## GOAL
Give the number of lines in the items below that contain the string "travel", and reply with that number alone. Case counts.

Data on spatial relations

+++

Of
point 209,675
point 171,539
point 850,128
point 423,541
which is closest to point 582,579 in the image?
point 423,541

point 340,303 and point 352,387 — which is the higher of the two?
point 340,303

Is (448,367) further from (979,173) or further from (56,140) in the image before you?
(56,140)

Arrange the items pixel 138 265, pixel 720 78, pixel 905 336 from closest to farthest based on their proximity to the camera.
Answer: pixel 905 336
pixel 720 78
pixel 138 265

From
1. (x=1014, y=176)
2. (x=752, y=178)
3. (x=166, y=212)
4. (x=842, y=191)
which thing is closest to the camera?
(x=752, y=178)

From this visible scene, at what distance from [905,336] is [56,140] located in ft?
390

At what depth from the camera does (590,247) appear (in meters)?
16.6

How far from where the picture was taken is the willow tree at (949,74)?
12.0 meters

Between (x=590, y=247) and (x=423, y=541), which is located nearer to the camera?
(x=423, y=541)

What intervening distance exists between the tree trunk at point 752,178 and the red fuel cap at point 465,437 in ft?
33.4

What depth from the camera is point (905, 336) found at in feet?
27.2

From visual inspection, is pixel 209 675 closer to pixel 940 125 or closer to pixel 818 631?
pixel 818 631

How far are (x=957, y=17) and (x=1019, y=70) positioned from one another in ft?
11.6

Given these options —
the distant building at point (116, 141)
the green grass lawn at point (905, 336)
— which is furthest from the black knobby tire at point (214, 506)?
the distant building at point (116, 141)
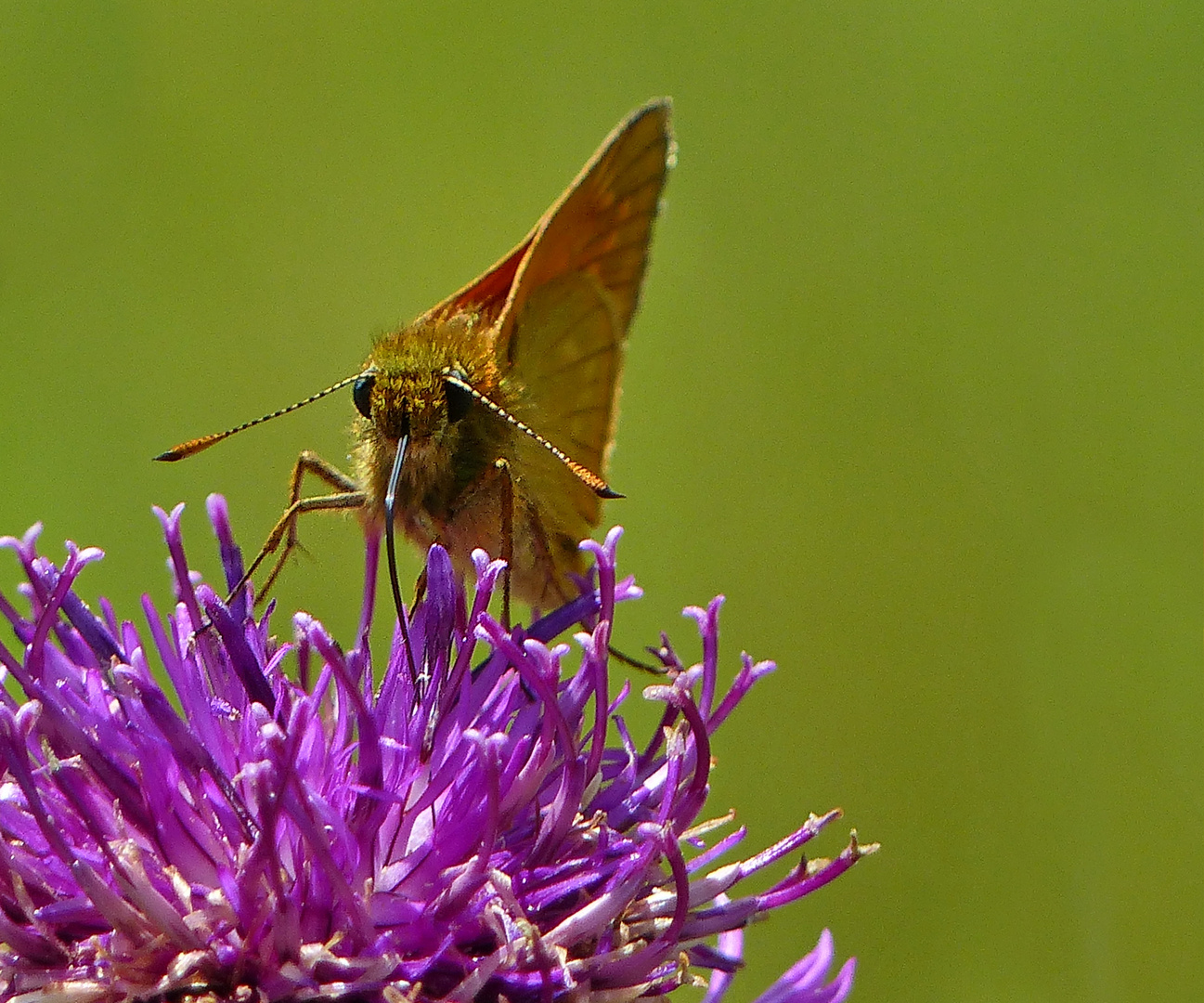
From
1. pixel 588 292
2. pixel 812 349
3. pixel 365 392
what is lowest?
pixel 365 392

+++

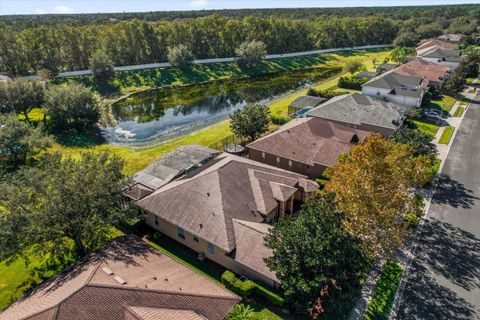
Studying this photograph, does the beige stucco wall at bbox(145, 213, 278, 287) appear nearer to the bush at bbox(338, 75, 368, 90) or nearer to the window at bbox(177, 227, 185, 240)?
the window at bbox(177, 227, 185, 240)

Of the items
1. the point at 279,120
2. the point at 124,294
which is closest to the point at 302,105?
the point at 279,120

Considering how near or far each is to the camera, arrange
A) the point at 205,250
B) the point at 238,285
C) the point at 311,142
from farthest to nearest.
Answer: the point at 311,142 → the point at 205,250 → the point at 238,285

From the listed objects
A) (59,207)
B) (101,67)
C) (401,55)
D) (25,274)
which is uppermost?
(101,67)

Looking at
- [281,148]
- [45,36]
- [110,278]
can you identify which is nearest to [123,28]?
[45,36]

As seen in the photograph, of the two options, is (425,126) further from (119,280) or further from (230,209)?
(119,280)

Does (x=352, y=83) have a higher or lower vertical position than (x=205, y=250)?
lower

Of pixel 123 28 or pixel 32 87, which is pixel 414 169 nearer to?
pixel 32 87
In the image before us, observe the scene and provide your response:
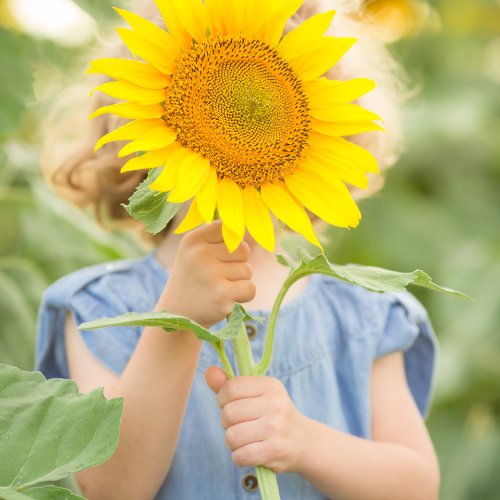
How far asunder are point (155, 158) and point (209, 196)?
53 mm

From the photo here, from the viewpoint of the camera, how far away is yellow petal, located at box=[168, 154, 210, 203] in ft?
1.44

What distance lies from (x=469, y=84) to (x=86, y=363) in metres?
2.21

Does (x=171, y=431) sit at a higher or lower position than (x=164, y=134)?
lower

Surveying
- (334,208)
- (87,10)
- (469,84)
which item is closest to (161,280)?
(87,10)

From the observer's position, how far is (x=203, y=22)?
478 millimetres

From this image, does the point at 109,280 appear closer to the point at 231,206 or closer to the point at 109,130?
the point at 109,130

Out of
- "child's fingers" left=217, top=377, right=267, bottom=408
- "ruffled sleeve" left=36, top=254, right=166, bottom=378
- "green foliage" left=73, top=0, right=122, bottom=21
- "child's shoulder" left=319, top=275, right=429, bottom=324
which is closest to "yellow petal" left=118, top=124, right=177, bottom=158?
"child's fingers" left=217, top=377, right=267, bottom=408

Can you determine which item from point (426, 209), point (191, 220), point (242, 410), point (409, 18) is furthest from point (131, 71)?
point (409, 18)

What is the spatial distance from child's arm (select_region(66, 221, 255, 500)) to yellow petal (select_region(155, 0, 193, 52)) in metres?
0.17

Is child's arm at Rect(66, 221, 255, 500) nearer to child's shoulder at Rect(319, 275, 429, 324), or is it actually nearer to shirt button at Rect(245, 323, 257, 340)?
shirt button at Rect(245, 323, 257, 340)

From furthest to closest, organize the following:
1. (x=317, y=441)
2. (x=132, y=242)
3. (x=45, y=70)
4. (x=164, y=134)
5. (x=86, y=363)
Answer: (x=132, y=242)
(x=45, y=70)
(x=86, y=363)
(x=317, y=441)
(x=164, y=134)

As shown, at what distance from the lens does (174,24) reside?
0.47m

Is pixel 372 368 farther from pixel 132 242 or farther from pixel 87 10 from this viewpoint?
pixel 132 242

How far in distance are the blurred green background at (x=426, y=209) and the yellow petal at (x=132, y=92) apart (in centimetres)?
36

+++

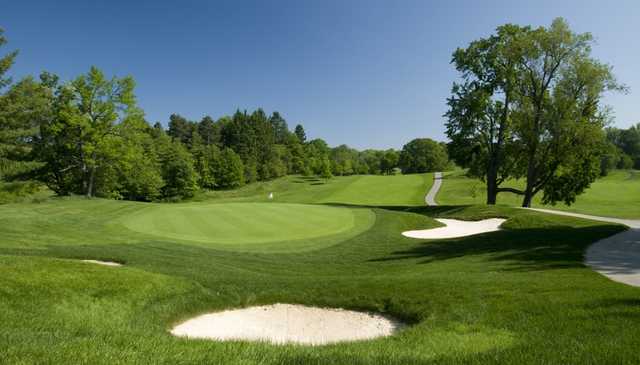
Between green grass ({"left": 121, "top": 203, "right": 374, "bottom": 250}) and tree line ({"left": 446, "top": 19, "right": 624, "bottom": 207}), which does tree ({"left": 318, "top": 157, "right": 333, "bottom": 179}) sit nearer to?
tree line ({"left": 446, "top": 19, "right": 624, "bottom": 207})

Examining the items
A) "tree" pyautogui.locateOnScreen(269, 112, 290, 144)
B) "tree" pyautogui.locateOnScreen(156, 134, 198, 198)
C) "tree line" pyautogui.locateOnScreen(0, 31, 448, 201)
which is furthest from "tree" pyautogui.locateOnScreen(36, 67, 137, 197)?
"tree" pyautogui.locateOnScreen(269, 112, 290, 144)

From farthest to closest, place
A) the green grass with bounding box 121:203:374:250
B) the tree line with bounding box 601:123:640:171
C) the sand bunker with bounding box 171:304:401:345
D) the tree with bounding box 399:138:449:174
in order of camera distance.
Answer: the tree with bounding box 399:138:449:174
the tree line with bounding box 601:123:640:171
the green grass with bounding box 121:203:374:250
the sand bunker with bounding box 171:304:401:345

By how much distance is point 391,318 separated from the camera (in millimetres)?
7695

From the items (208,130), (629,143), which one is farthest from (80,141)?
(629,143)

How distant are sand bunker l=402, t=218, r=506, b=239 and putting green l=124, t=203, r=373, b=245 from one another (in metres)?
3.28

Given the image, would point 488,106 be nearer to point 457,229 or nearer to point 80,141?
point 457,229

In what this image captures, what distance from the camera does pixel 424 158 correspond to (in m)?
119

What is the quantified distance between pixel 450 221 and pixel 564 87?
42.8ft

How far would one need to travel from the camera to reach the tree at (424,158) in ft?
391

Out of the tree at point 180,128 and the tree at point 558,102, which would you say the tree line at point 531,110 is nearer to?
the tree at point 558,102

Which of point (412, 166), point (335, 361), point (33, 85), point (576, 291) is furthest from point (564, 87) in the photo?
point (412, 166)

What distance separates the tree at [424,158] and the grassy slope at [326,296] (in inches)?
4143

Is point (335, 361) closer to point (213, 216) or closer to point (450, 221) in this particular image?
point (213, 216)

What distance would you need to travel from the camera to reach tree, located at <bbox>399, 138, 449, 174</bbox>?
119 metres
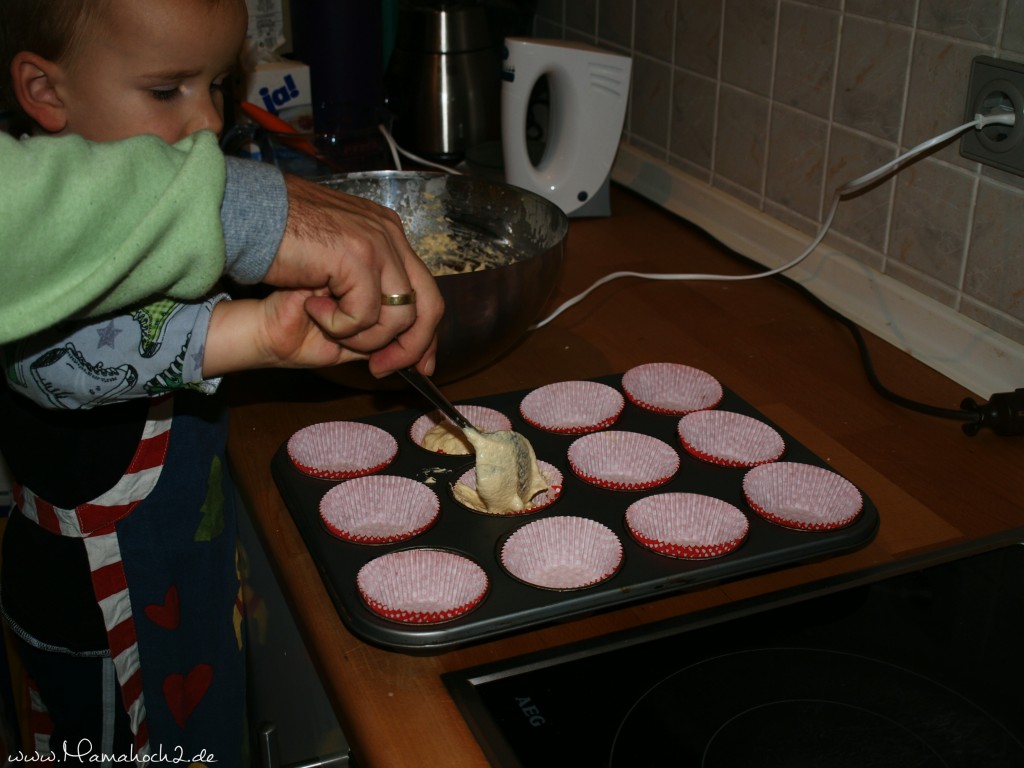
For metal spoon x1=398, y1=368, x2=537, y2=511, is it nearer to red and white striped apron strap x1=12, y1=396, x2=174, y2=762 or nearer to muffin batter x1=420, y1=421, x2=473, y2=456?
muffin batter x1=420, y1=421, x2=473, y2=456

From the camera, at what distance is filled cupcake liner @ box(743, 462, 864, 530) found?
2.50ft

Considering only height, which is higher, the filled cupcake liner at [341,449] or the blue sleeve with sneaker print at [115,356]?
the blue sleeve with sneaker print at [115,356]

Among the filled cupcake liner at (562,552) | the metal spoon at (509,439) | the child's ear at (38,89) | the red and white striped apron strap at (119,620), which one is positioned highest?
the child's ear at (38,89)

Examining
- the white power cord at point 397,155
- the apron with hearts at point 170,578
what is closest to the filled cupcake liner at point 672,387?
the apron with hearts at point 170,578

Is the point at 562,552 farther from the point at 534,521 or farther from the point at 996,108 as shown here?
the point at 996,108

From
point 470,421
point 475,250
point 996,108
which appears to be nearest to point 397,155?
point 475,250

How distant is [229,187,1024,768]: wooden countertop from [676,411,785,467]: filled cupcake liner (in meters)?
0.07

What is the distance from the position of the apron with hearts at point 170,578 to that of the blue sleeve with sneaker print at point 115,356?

+++

## OUTPUT OF THE TASK
2